Extracted records:
____
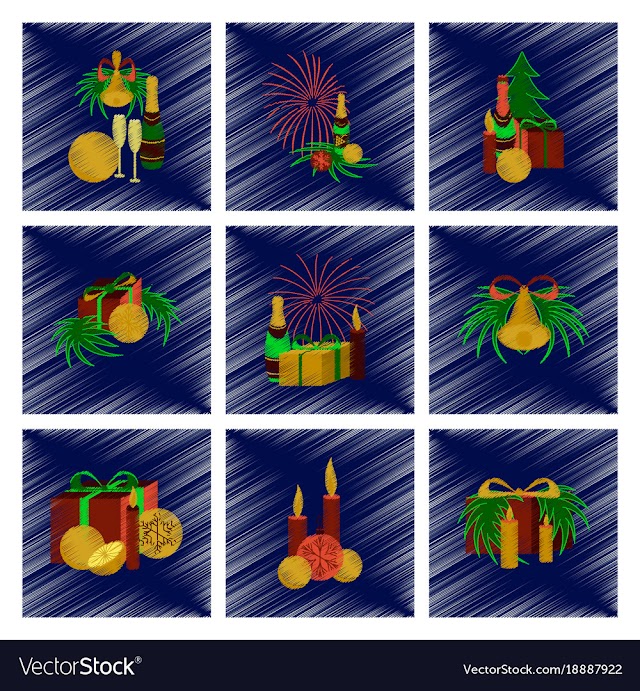 VectorStock®

VectorStock.com/18887922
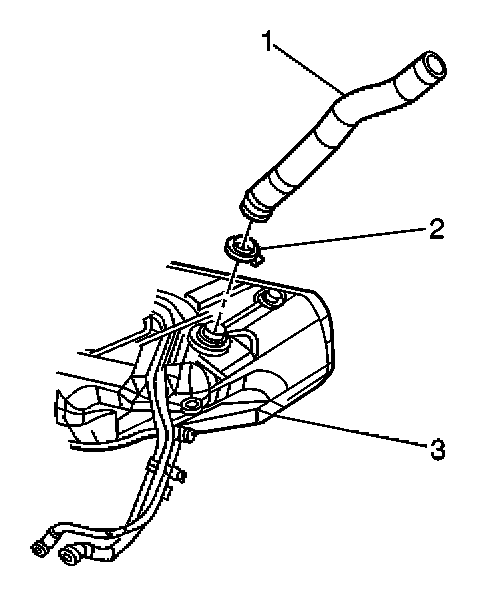 1
2
3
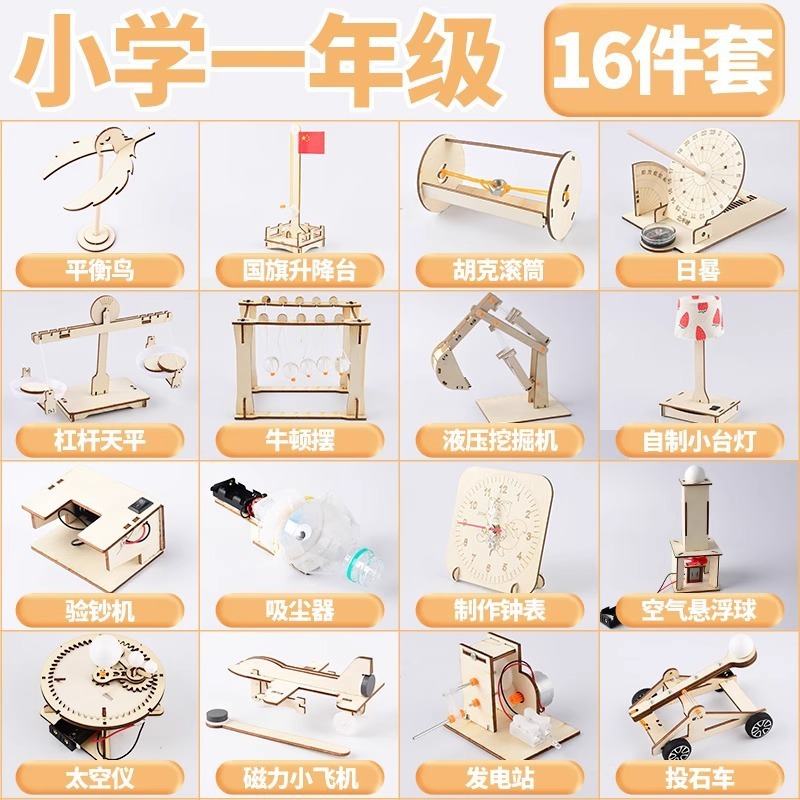 小学一年级 16件套

平衡鸟
国旗升降台
胡克滚筒
日晷
杠杆天平
牛顿摆
液压挖掘机
自制小台灯
验钞机
吸尘器
制作钟表
空气悬浮球
太空仪
磁力小飞机
发电站
投石车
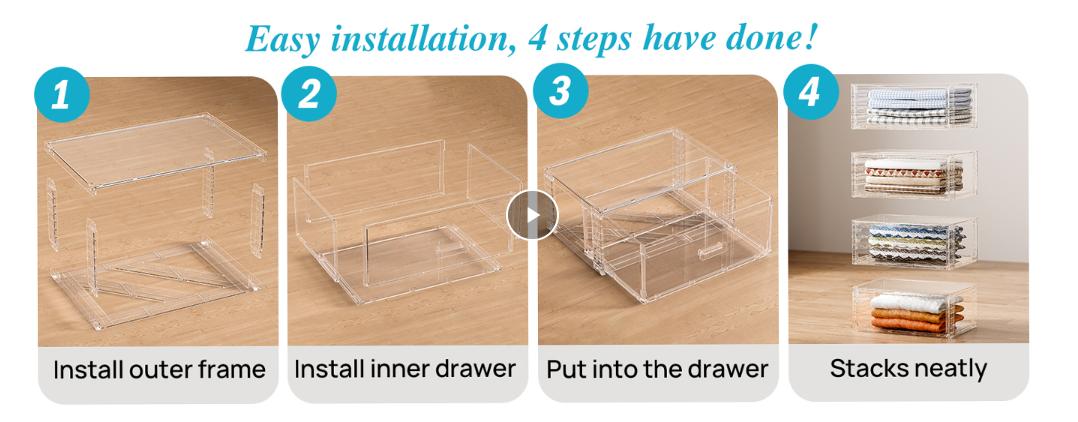 Easy installation, 4 steps have done!

1
Install outer frame

2
Install inner drawer

3
Put into the drawer

4
Stacks neatly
____
EXERCISE INSTRUCTIONS —
Word for word, copy the lines from the one with "VectorStock.com/18887922" through the end of the entries above, and do not include any picture.

RESULT —
VectorStock.com/18887922
 1
2
3
 小学一年级 16件套

平衡鸟
国旗升降台
胡克滚筒
日晷
杠杆天平
牛顿摆
液压挖掘机
自制小台灯
验钞机
吸尘器
制作钟表
空气悬浮球
太空仪
磁力小飞机
发电站
投石车
 Easy installation, 4 steps have done!

1
Install outer frame

2
Install inner drawer

3
Put into the drawer

4
Stacks neatly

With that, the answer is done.